→ Task requirements
What you return should be the lines of the data containing "Mount", each in full.

(Extracted page text data)

######

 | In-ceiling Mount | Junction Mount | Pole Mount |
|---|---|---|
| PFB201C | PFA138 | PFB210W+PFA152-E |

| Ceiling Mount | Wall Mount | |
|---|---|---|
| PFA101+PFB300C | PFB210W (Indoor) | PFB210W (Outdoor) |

######

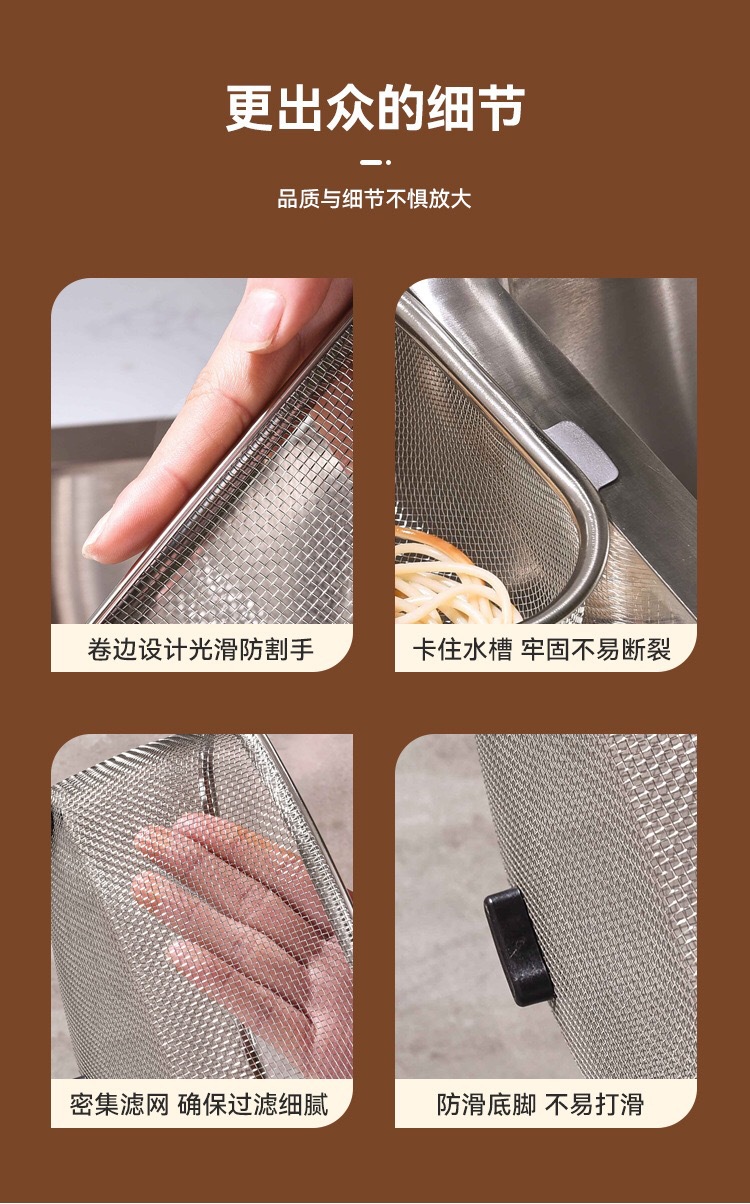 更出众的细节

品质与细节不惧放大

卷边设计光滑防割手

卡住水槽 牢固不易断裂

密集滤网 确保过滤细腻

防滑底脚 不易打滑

######

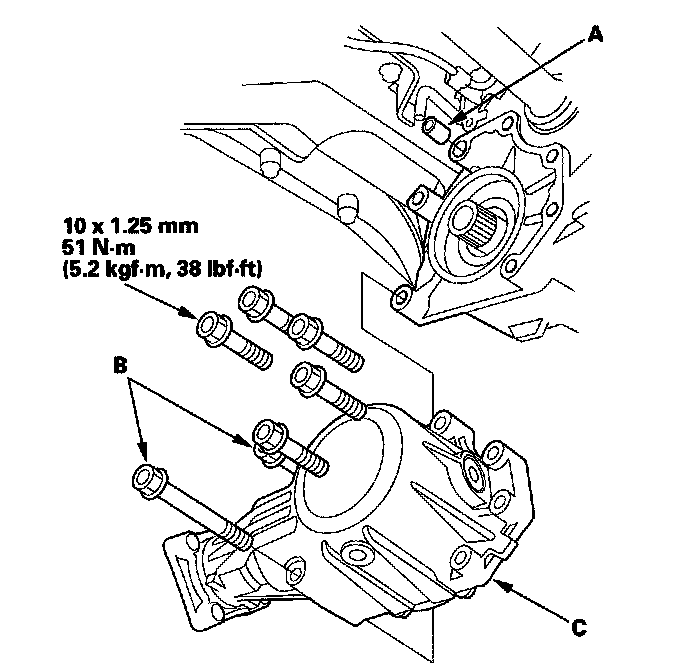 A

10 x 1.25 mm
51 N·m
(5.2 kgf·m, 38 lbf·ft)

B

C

######

→ Answer to this problem
 | In-ceiling Mount | Junction Mount | Pole Mount |
| Ceiling Mount | Wall Mount | |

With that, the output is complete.